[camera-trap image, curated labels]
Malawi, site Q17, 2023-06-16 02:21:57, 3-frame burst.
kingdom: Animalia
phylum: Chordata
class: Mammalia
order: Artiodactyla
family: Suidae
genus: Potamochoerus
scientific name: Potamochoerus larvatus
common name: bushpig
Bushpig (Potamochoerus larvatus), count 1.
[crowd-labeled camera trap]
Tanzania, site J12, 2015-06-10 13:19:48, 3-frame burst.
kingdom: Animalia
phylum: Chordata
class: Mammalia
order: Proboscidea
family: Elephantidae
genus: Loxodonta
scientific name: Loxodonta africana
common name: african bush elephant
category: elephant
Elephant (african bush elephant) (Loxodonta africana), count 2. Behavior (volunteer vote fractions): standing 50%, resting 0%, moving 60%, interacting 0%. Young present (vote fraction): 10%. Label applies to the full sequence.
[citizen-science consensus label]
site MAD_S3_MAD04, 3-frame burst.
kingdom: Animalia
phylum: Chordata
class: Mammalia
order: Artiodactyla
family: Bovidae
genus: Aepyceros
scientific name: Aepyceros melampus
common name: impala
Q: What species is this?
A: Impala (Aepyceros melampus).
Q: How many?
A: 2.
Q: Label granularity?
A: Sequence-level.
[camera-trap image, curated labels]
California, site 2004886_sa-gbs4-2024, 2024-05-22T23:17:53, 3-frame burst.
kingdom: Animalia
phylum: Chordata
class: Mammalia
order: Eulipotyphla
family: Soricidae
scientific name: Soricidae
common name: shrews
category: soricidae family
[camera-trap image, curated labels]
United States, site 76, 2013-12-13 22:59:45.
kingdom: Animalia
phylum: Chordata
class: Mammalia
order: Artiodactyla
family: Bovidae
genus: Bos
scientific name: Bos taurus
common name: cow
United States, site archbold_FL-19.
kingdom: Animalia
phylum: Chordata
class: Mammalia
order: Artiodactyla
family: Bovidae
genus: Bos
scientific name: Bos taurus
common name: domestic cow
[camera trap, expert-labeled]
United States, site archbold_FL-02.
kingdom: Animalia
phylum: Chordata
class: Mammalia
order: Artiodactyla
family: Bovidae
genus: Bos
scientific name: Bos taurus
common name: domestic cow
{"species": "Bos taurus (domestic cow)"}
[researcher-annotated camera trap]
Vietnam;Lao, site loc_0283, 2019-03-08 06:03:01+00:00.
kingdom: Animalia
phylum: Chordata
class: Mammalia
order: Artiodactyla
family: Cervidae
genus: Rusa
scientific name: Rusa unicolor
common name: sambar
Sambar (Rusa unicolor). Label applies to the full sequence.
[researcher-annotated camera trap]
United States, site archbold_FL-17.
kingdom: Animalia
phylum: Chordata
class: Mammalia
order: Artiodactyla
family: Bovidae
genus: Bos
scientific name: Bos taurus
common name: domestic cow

▶ TASK STATEMENT:
Go through the listing and print each line exactly as it appears.

▶ ANSWER AREA:
[camera-trap image, curated labels]
Malawi, site Q17, 2023-06-16 02:21:57, 3-frame burst.
kingdom: Animalia
phylum: Chordata
class: Mammalia
order: Artiodactyla
family: Suidae
genus: Potamochoerus
scientific name: Potamochoerus larvatus
common name: bushpig
Bushpig (Potamochoerus larvatus), count 1.
[crowd-labeled camera trap]
Tanzania, site J12, 2015-06-10 13:19:48, 3-frame burst.
kingdom: Animalia
phylum: Chordata
class: Mammalia
order: Proboscidea
family: Elephantidae
genus: Loxodonta
scientific name: Loxodonta africana
common name: african bush elephant
category: elephant
Elephant (african bush elephant) (Loxodonta africana), count 2. Behavior (volunteer vote fractions): standing 50%, resting 0%, moving 60%, interacting 0%. Young present (vote fraction): 10%. Label applies to the full sequence.
[citizen-science consensus label]
site MAD_S3_MAD04, 3-frame burst.
kingdom: Animalia
phylum: Chordata
class: Mammalia
order: Artiodactyla
family: Bovidae
genus: Aepyceros
scientific name: Aepyceros melampus
common name: impala
Q: What species is this?
A: Impala (Aepyceros melampus).
Q: How many?
A: 2.
Q: Label granularity?
A: Sequence-level.
[camera-trap image, curated labels]
California, site 2004886_sa-gbs4-2024, 2024-05-22T23:17:53, 3-frame burst.
kingdom: Animalia
phylum: Chordata
class: Mammalia
order: Eulipotyphla
family: Soricidae
scientific name: Soricidae
common name: shrews
category: soricidae family
[camera-trap image, curated labels]
United States, site 76, 2013-12-13 22:59:45.
kingdom: Animalia
phylum: Chordata
class: Mammalia
order: Artiodactyla
family: Bovidae
genus: Bos
scientific name: Bos taurus
common name: cow
United States, site archbold_FL-19.
kingdom: Animalia
phylum: Chordata
class: Mammalia
order: Artiodactyla
family: Bovidae
genus: Bos
scientific name: Bos taurus
common name: domestic cow
[camera trap, expert-labeled]
United States, site archbold_FL-02.
kingdom: Animalia
phylum: Chordata
class: Mammalia
order: Artiodactyla
family: Bovidae
genus: Bos
scientific name: Bos taurus
common name: domestic cow
{"species": "Bos taurus (domestic cow)"}
[researcher-annotated camera trap]
Vietnam;Lao, site loc_0283, 2019-03-08 06:03:01+00:00.
kingdom: Animalia
phylum: Chordata
class: Mammalia
order: Artiodactyla
family: Cervidae
genus: Rusa
scientific name: Rusa unicolor
common name: sambar
Sambar (Rusa unicolor). Label applies to the full sequence.
[researcher-annotated camera trap]
United States, site archbold_FL-17.
kingdom: Animalia
phylum: Chordata
class: Mammalia
order: Artiodactyla
family: Bovidae
genus: Bos
scientific name: Bos taurus
common name: domestic cow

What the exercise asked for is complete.